Recognition
- Lymphadenopathy (hallmark): Posterior auricular, suboccipital, and posterior cervical lymph nodes become tender and enlarged 5-10 days before the rash — the distinguishing early feature
- Rash: Fine, pink, maculopapular rash beginning on the face, spreading cephalocaudally over 1-3 days, lasting approximately 3 days ("three-day measles"). Smaller and less confluent than measles
- Prodrome: Low-grade fever, malaise, mild conjunctivitis, runny nose (1-5 days)
- Arthralgia/arthritis: Common in adult women. Affects small joints of fingers, wrists, and knees
- Incubation: 14-21 days. Contagious from 7 days before to 7 days after rash onset
- Subclinical: Up to 50% of infections are asymptomatic — infected individuals may be contagious without visible symptoms
- CRS defects: Cataracts, congenital heart defects (PDA, pulmonary artery stenosis), sensorineural deafness, microcephaly, intellectual disability, "blueberry muffin" skin lesions
- Reportable disease in Ontario
MT Relevance
- Systemic contraindication: Acute rubella contraindicates massage — the client is contagious before and during the rash
- Critical pregnancy consideration: If a client is pregnant and presents with rubella symptoms or known exposure, this is a medical emergency — do not treat. Refer to physician immediately
- Subclinical infection risk: An asymptomatic client may unknowingly expose a pregnant practitioner or other client in the clinic
- Practitioner immunity: RMTs of childbearing age should confirm their own rubella immunity (serological testing or documented two-dose MMR)

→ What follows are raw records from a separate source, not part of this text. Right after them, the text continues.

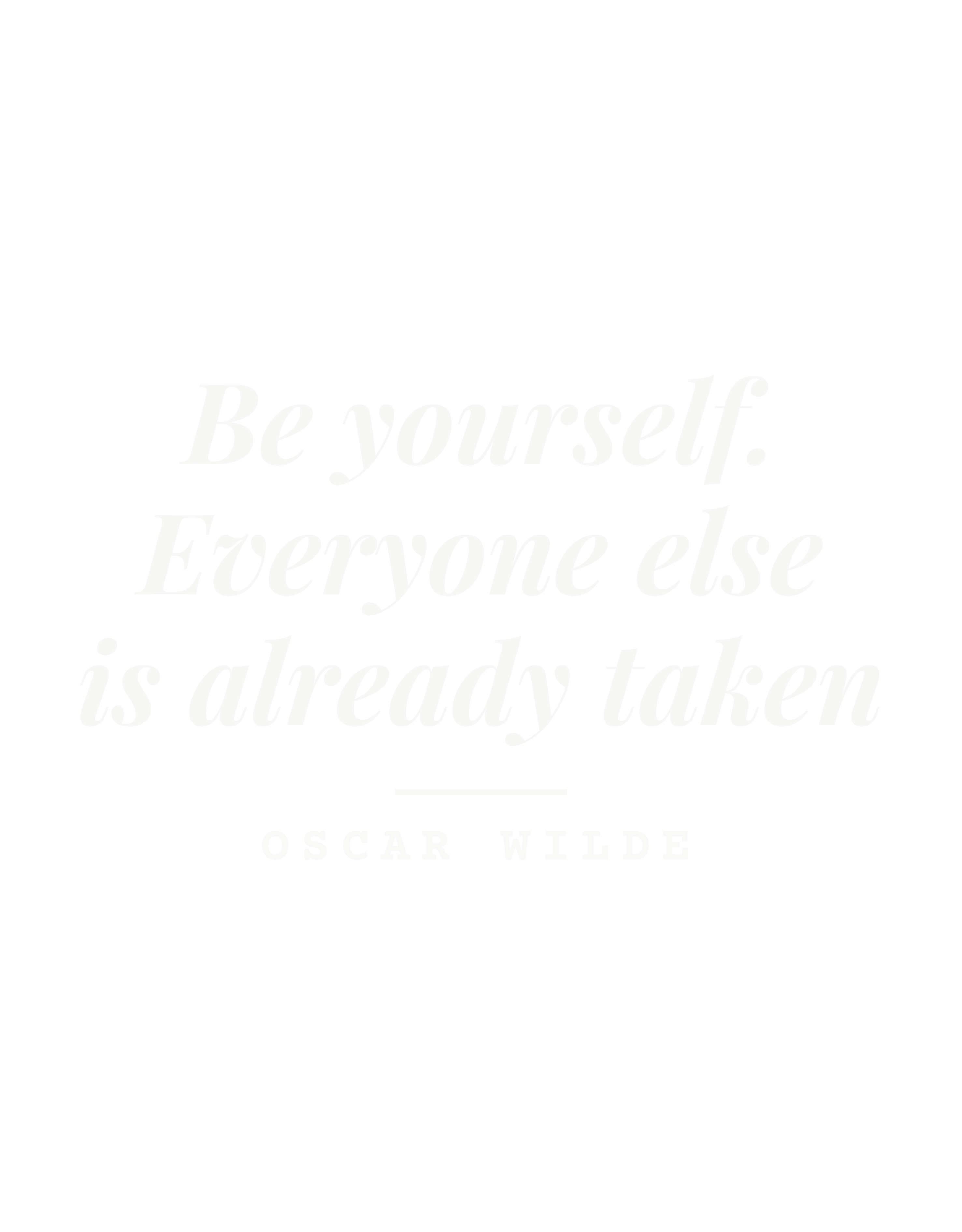 Be yourself. Everyone else is already taken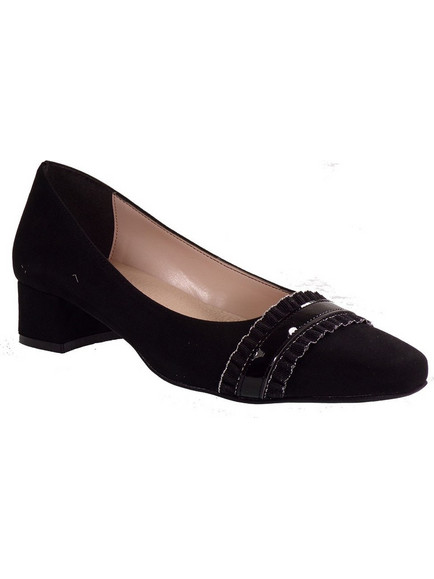 Katia Shoes Γόβες Suede με Χοντρό Χαμηλό Τακούνι Μαύρες 11-5037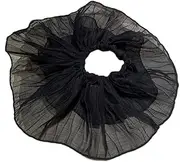 [HUFFA] Large Pleated Skirt Hair Ring - Stylish Leather Hair Accessories for Women(black)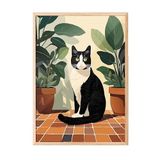 Zestia Ahşap Çerçeveli Tablo, Saksıda Siyah Kedi – Minimal Sanat, Çalışma Odası Dekoru Poster No: 112567 50 x 70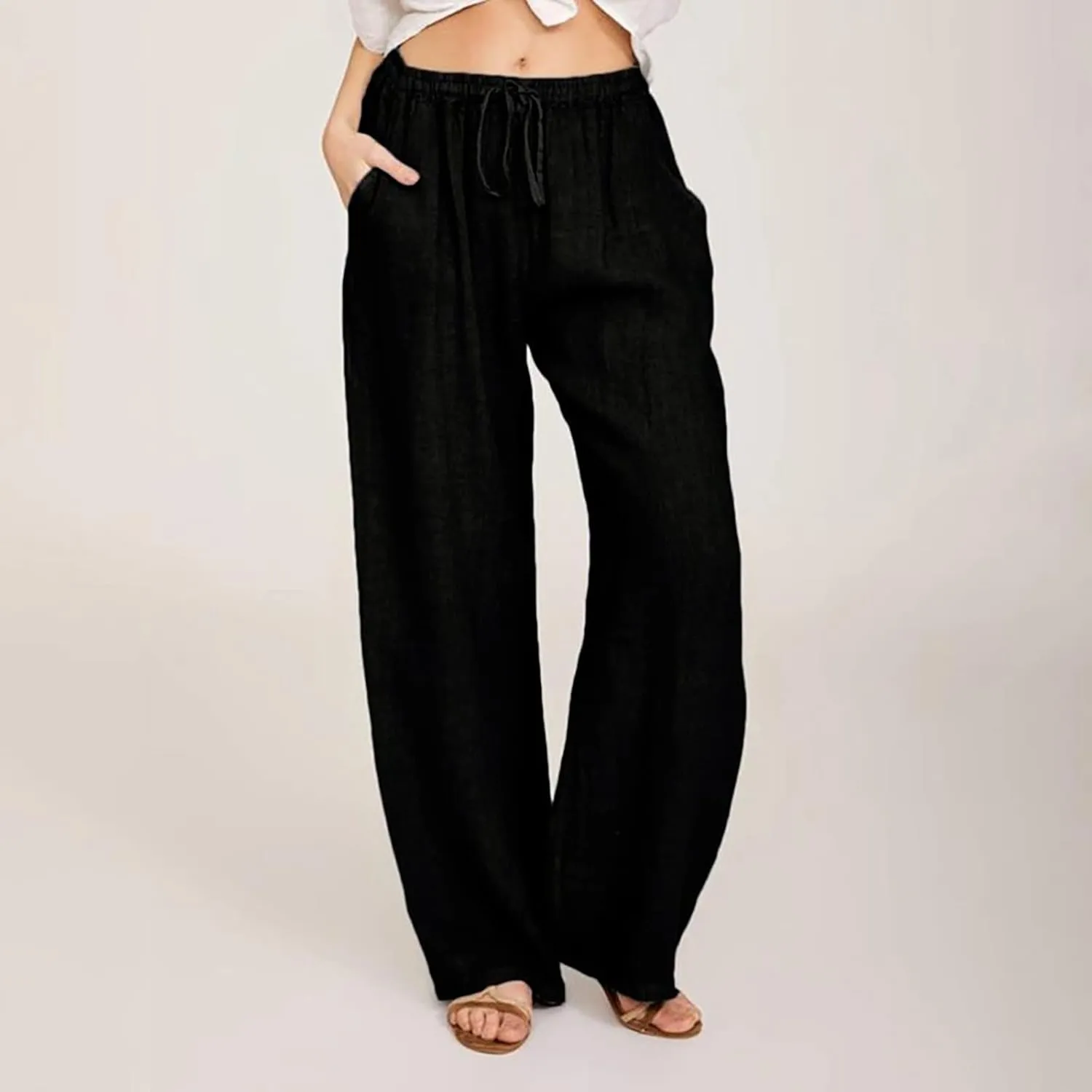 2025 Summer Linen Pants Women High Waisted Lightweight Casual Pants Solid Loose Straight Leg Trousers with Pockets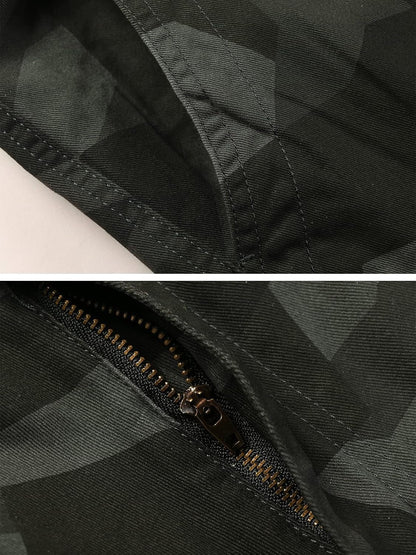 Men'S Cotton Casual Cargo Work Pants Baggy Camo Tactical Combat Trousers with 8 Pockets (No Belt)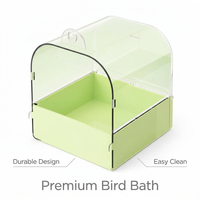 Bird Bath Box Hooks, Transparent Bird Bath for Budgies, Tub Pet Bird Bath, Pet Bird Bath Box, Small Birds Canary Budgies Parrot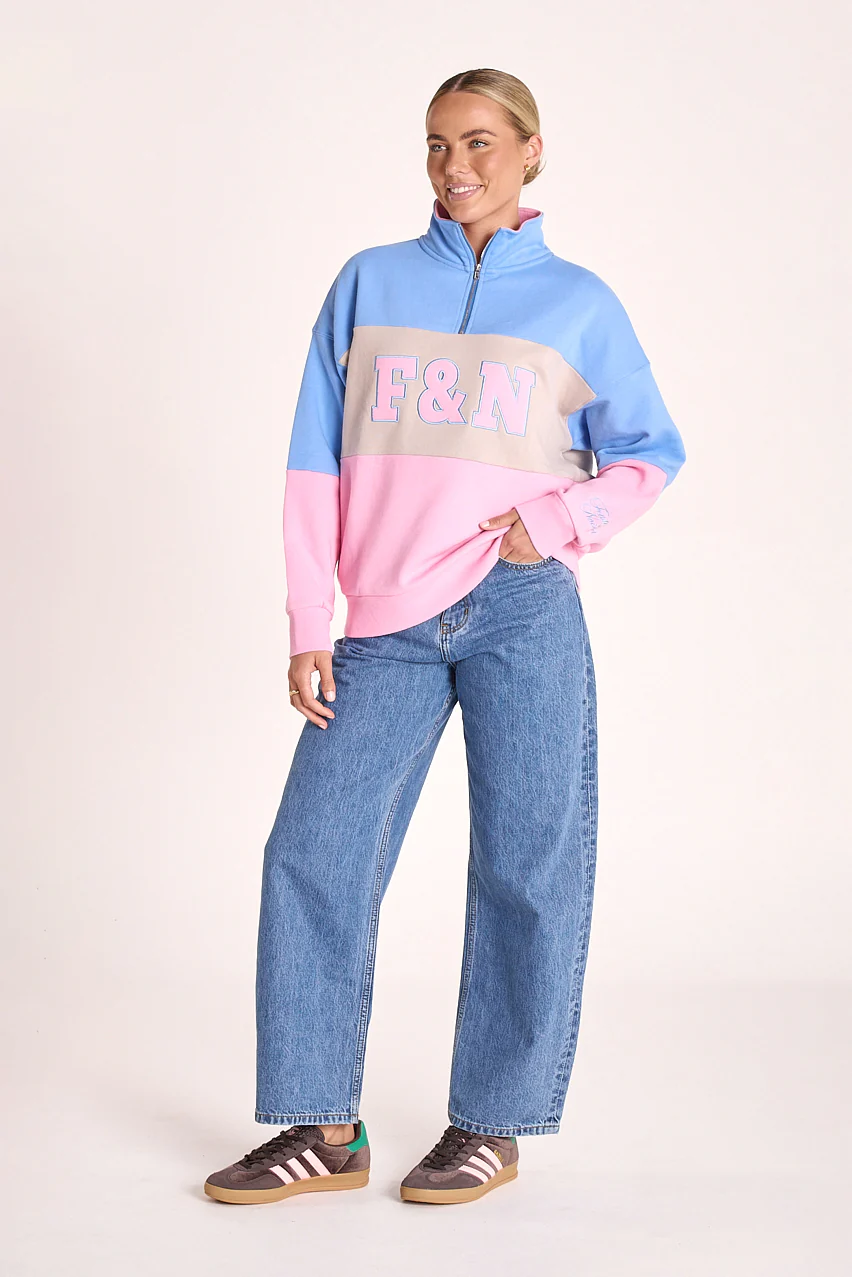 Varsity Logo Sweater - Pink Stripe - Image 8
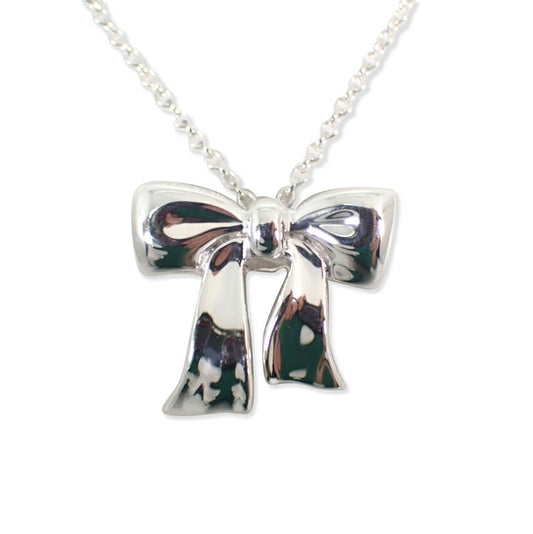 【中古】TIFFANY/ティファニー 925 リボン ペンダント/ネックレス/j53-8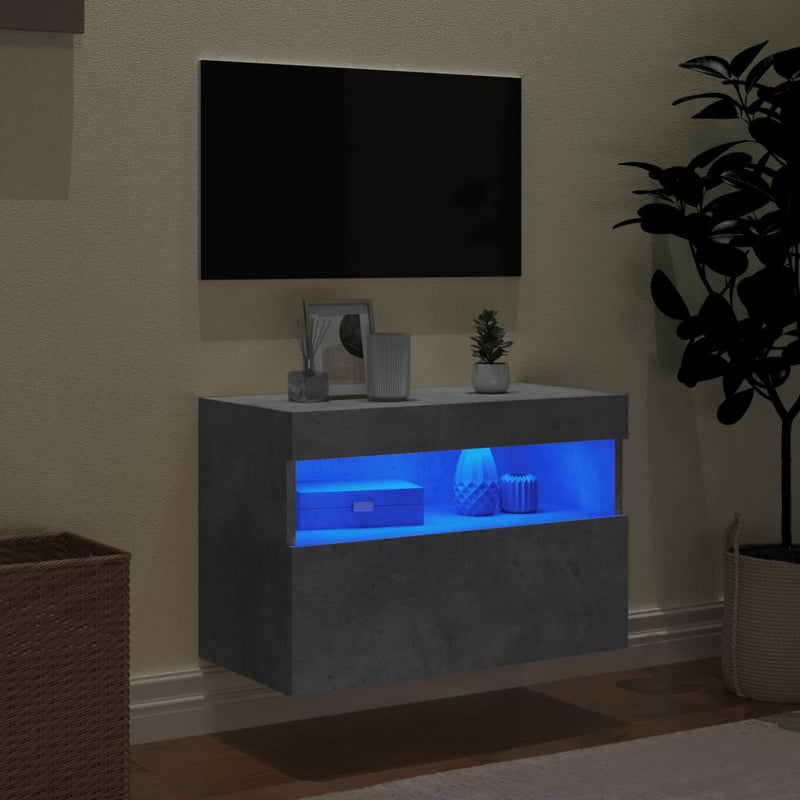 Comodă TV de perete cu lumini LED, gri beton, 60x30x40 cm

- Return to treatment: Massage may resume once the client is afebrile and the rash has fully resolved, typically 7-10 days after rash onset
Required Actions
- Refer to a physician immediately if rubella is suspected — reportable disease
- Pregnant client with rubella exposure is a medical emergency requiring immediate referral — do not proceed with treatment
- Do not treat during active infection or while the rash is present
Key Takeaways
- Rubella is caused by Rubella virus (togavirus). Spread by respiratory droplets. Incubation 14-21 days.
- Hallmark: posterior auricular and suboccipital lymphadenopathy appearing before the rash. Fine pink rash lasting ~3 days.
- Congenital Rubella Syndrome (CRS) is the most critical consequence. Risk exceeds 85% if infected in the first 4 weeks of pregnancy.
- Rubella is a reportable disease in Ontario. A pregnant client with suspected rubella is a medical emergency.
- Up to 50% of cases are subclinical — clients may be infectious without visible symptoms.